- Type: Anti-surface ship torpedo
- Place of origin: United States

Service history
- In service: never in service

Production history
- Designer: Naval Torpedo Station Newport Electric Storage Battery Company General Electric
- Designed: 1943
- Manufacturer: General Electric
- No. built: 20

Specifications
- Mass: approx. 3100 pounds
- Length: 246 inches
- Diameter: 21 inches
- Effective firing range: 3500 yards
- Warhead: Mk 20, TNT
- Warhead weight: 500 pounds
- Detonation mechanism: none assigned
- Engine: Electric
- Maximum speed: 33 knots
- Guidance system: Gyroscope
- Launch platform: Submarines

= Mark 20 torpedo =

The Mark 20 torpedo was a US torpedo designed in 1943 but never used in service.

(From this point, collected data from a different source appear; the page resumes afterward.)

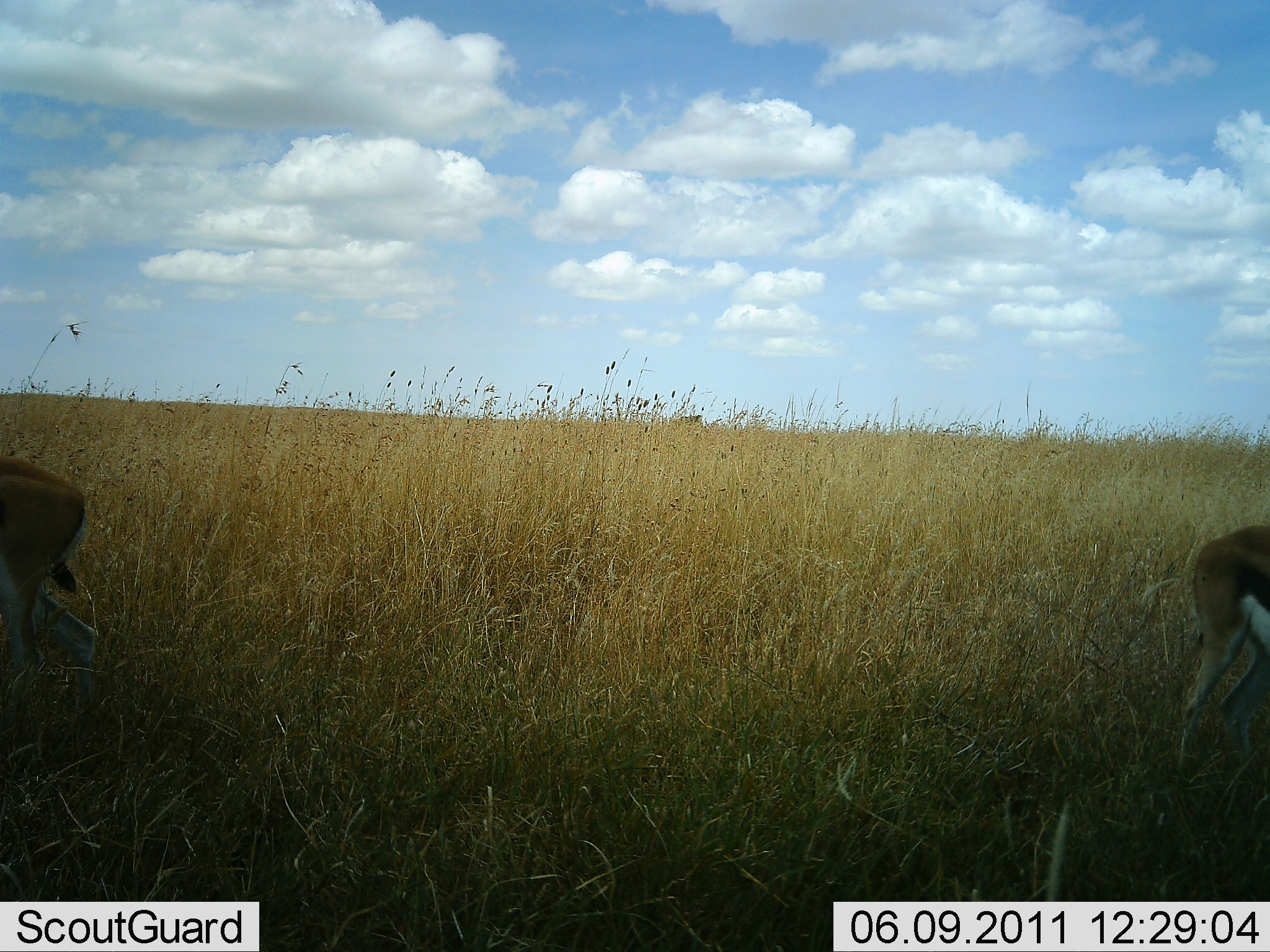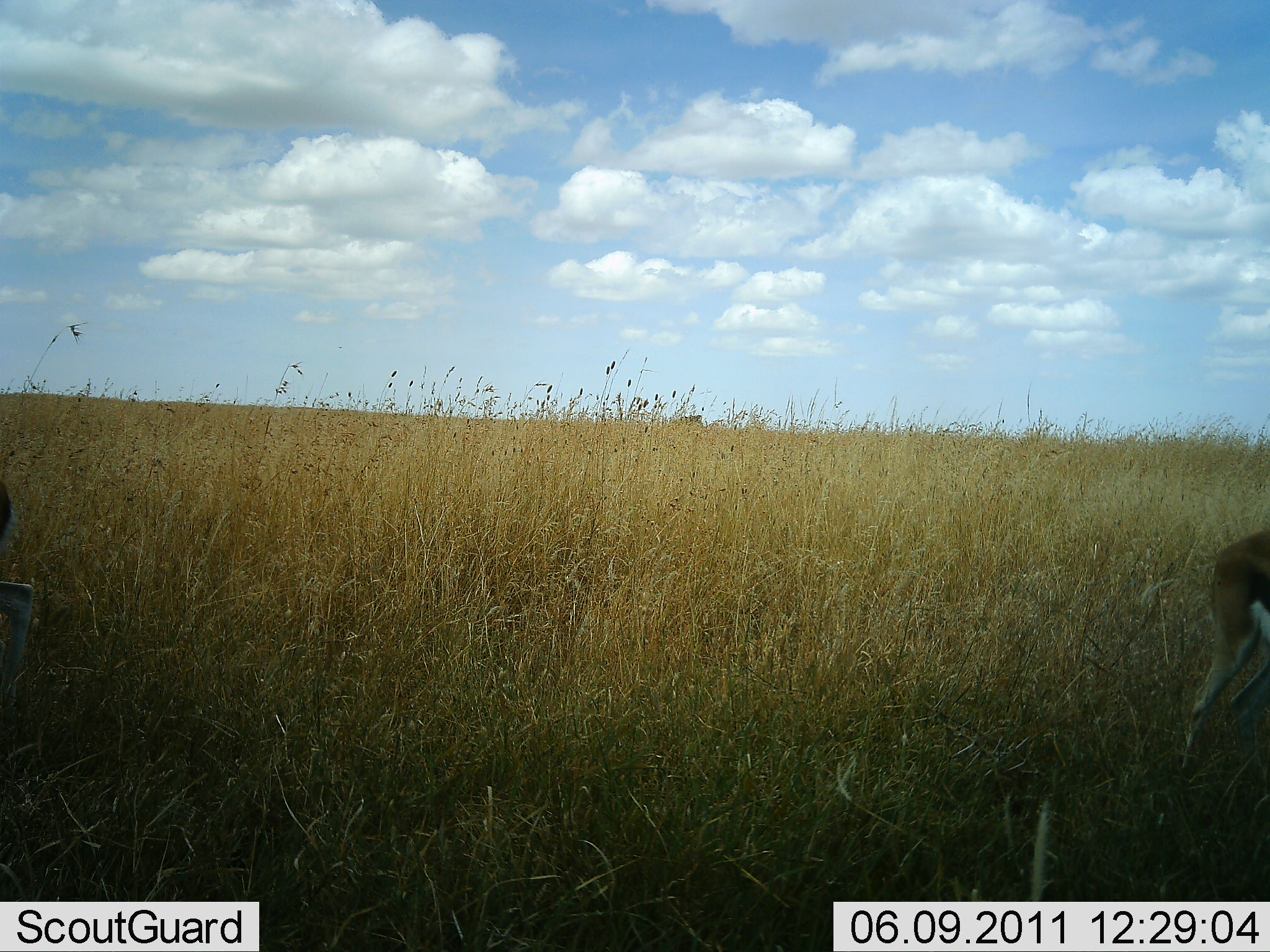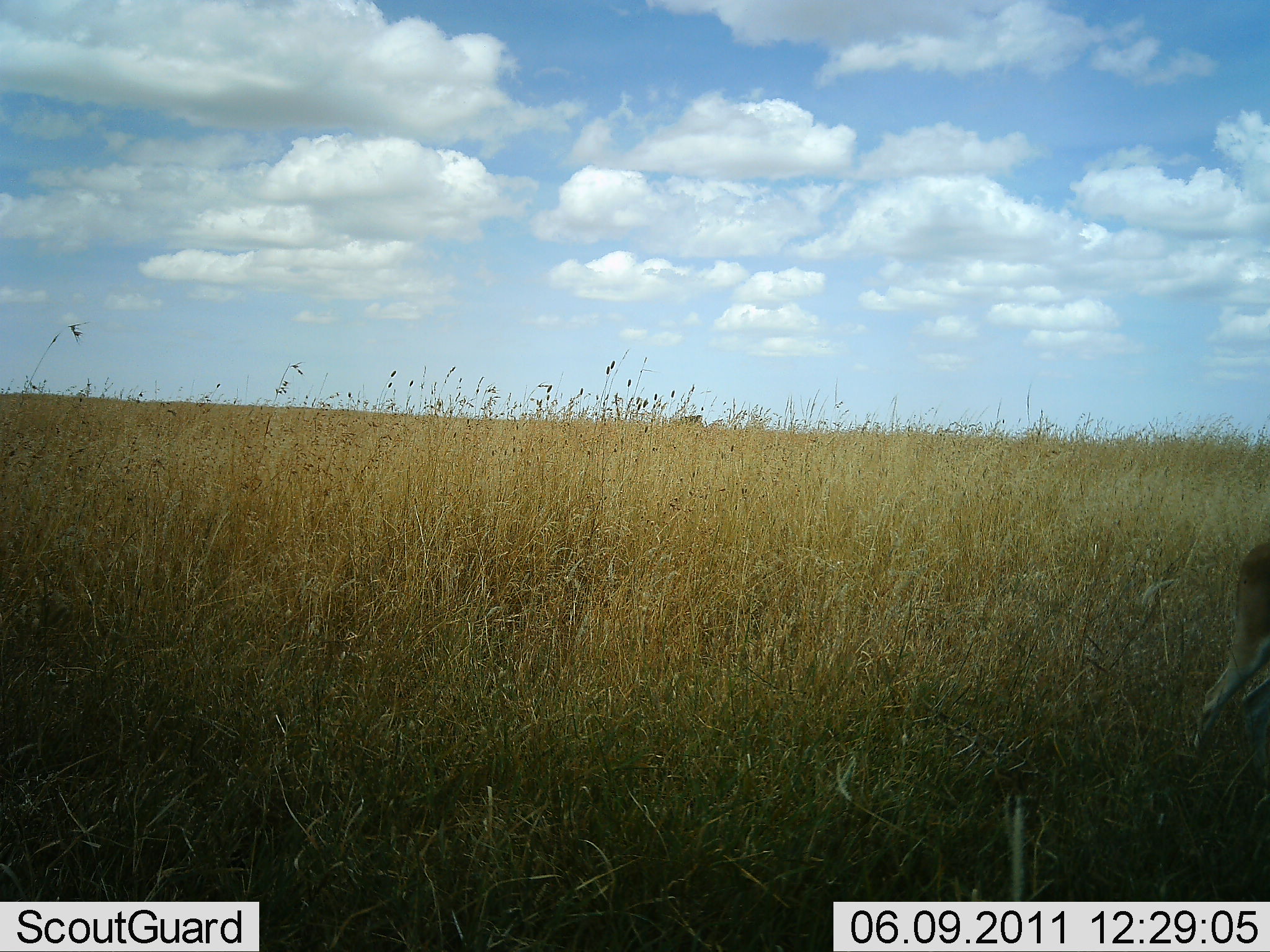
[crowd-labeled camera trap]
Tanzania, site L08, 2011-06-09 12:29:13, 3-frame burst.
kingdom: Animalia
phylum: Chordata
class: Mammalia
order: Artiodactyla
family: Bovidae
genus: Eudorcas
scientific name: Eudorcas thomsonii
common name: thomson's gazelle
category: gazellethomsons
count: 2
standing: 33%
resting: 0%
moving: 67%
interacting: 0%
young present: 0%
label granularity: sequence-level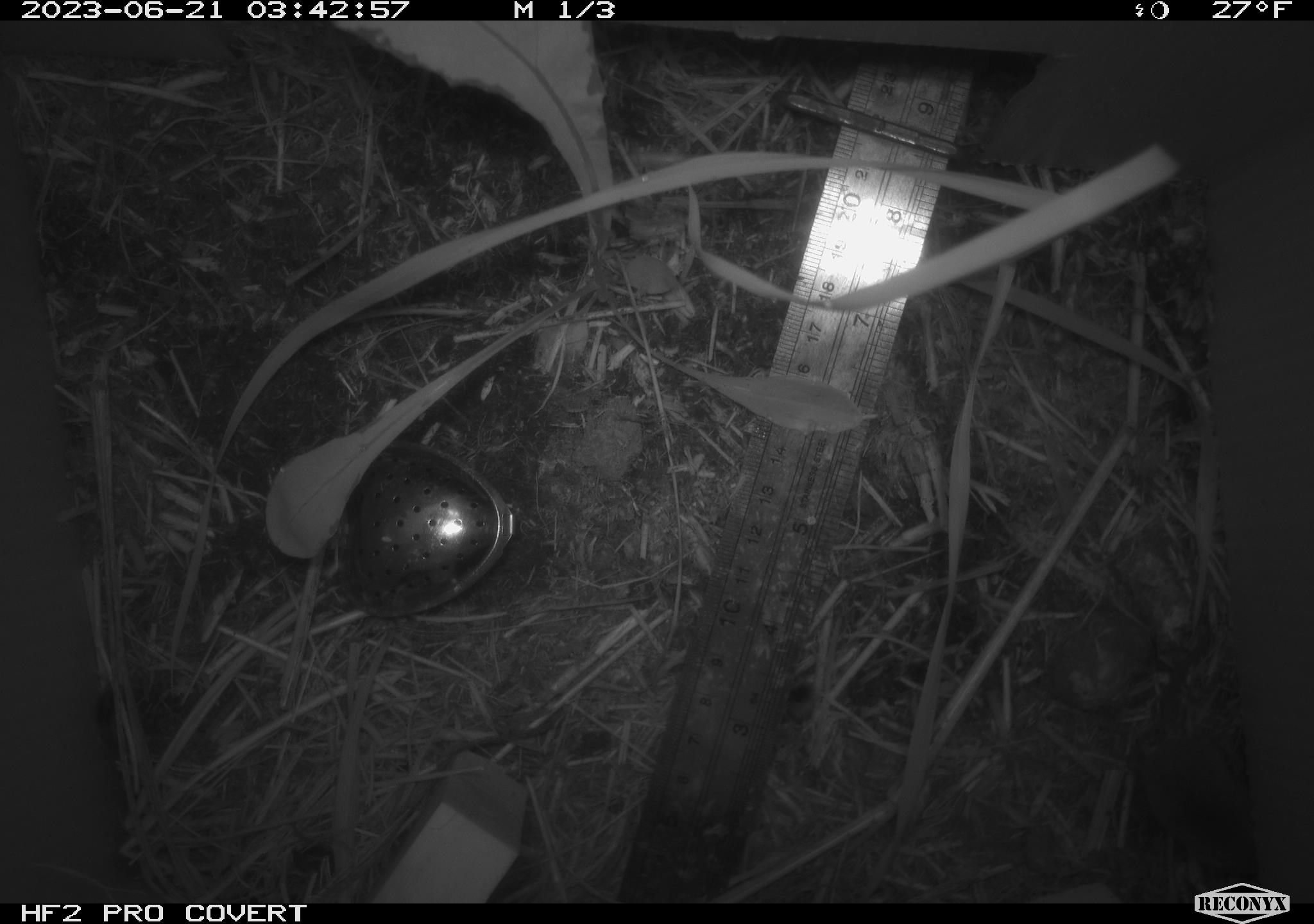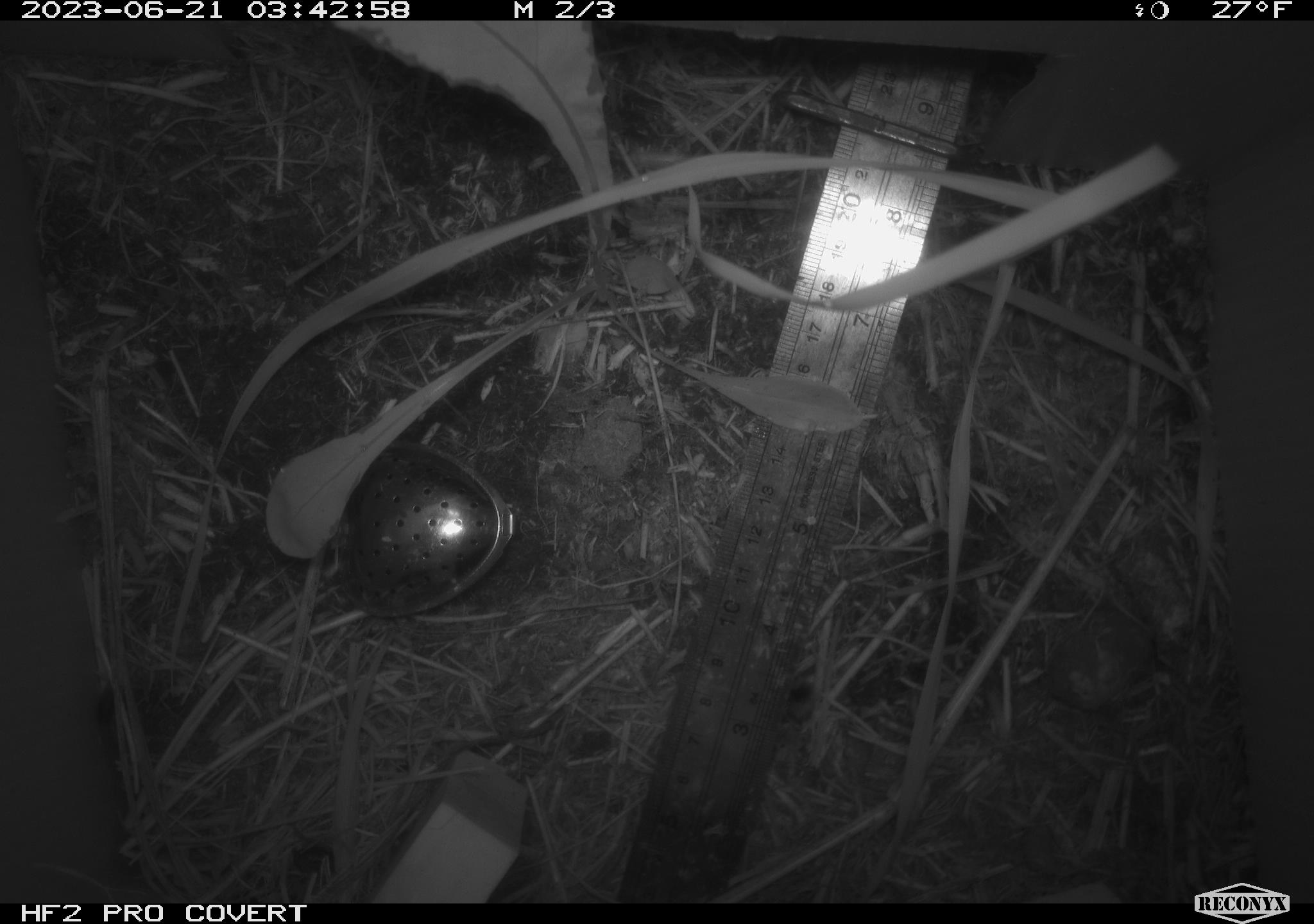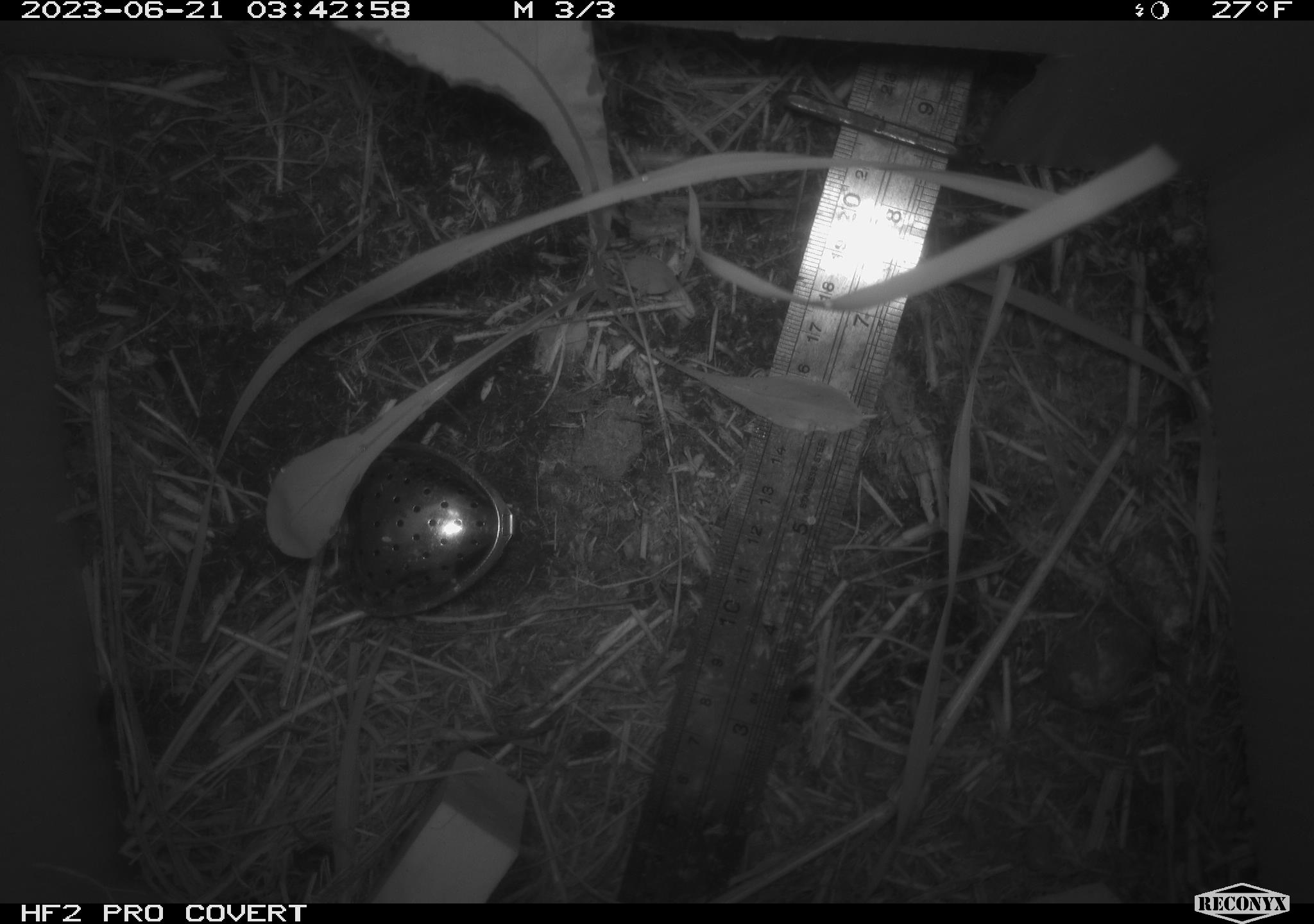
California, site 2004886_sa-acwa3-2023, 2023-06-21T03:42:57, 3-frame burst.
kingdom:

Design was by Naval Torpedo Station Newport, the Electric Storage Battery Company and General Electric. This project was a continuation of the development of a submarine-launched, anti-surface ship torpedo originally designated Mark 2 in 1941 which was the second attempt to develop a torpedo of this type. The earlier effort, designated Mark 1, in post-World War I years (1919–1931), was terminated after the torpedo produced proved unsatisfactory in speed and range.

The Mark 20 never progressed beyond the development stage due to the success of the Mark 18 torpedo, however, 20 units were produced by General Electric for testing purposes.